◆ **PROBLEM TO SOLVE**
Leave the pictures out and restate every line below exactly.

[Web page caption snippets]
>>>>>
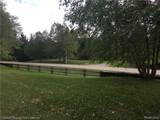 8170 Towering Pines Dr - Photo 46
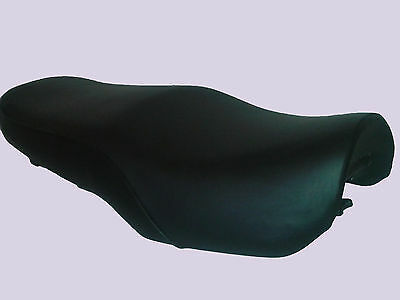 Replacement Kawasaki ER500 Seat Cover 1996-2000 ER5 Fully Tailored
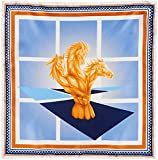 R. Culturi Made in Italy Original Artwork Fine Silk Pocket Square (White/Blue)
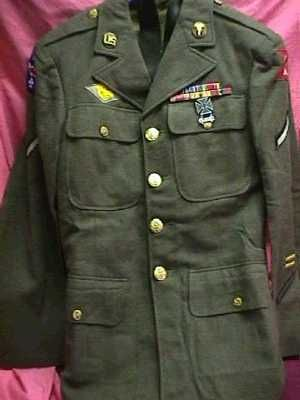 Wwii Us Military Uniforms Price Guide Militaryitems Com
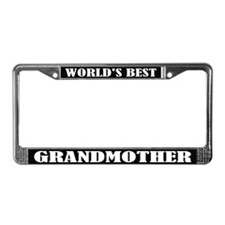 World's Best Grandmother LicenseFrame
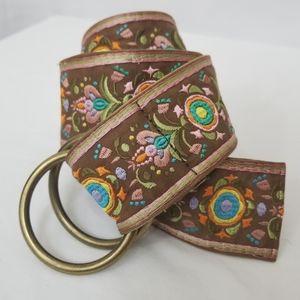 Boho Embroidered Swedish Floral Style Waist Belt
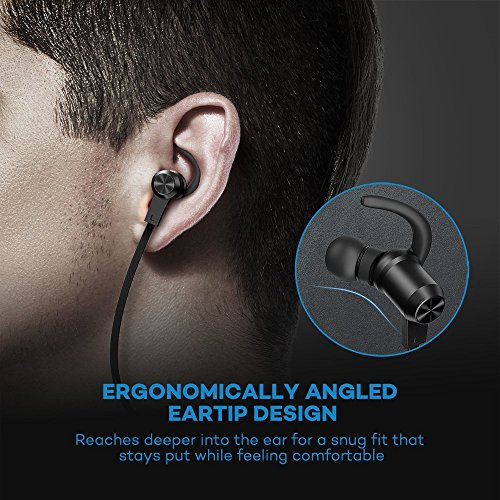 5193601b874 Ergonomic design of the angle of attack In order to best adapt to hearing  canals that are not perfectly straight, VAVA has equipped the MOOV 28 with  an ...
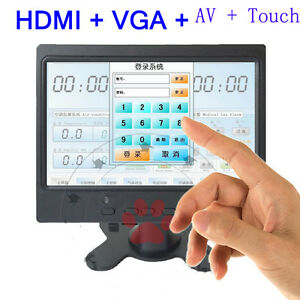 """7"""" inch TFT LCD HDMI AV VGA Monitor + touch screen 4-line resistive for POS PC"""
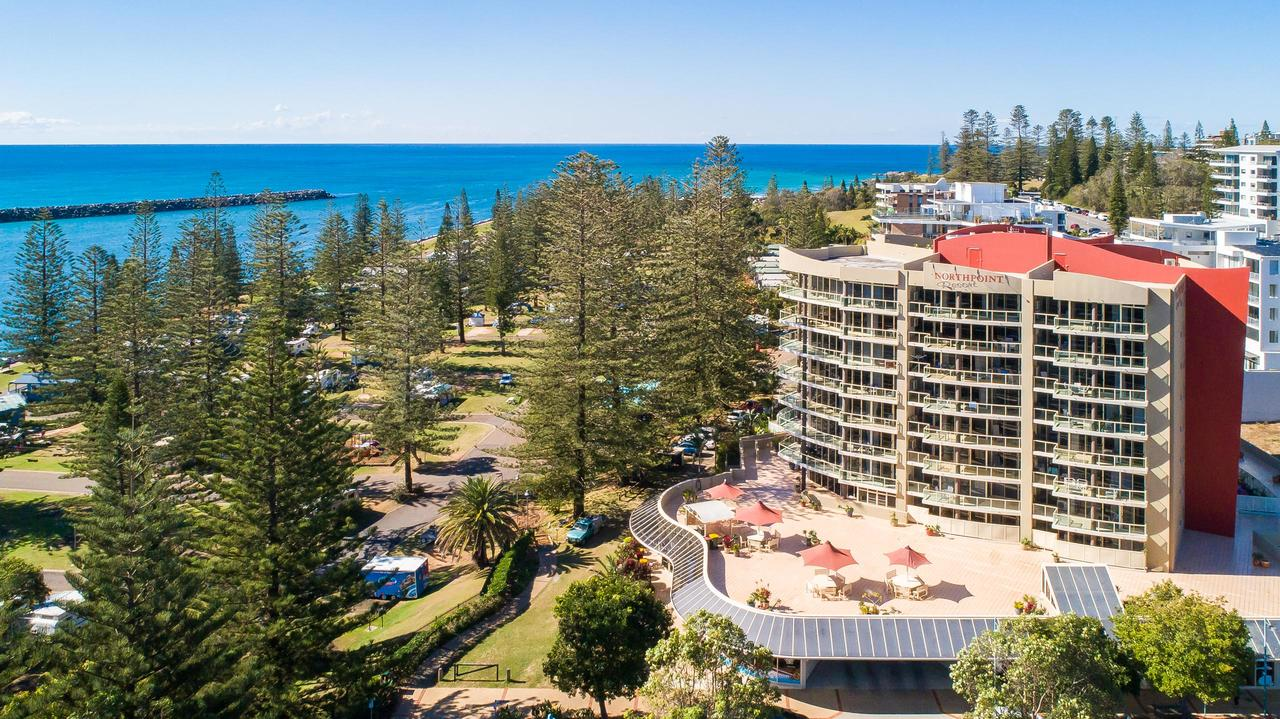 Northpoint Apartments - Accommodation Nelson Bay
<<<<<
◆ **TASK OUTPUT**
 8170 Towering Pines Dr - Photo 46
 Replacement Kawasaki ER500 Seat Cover 1996-2000 ER5 Fully Tailored
 R. Culturi Made in Italy Original Artwork Fine Silk Pocket Square (White/Blue)
 Wwii Us Military Uniforms Price Guide Militaryitems Com
 World's Best Grandmother LicenseFrame
 Boho Embroidered Swedish Floral Style Waist Belt
 5193601b874 Ergonomic design of the angle of attack In order to best adapt to hearing  canals that are not perfectly straight, VAVA has equipped the MOOV 28 with  an ...
 """7"""" inch TFT LCD HDMI AV VGA Monitor + touch screen 4-line resistive for POS PC"""
 Northpoint Apartments - Accommodation Nelson Bay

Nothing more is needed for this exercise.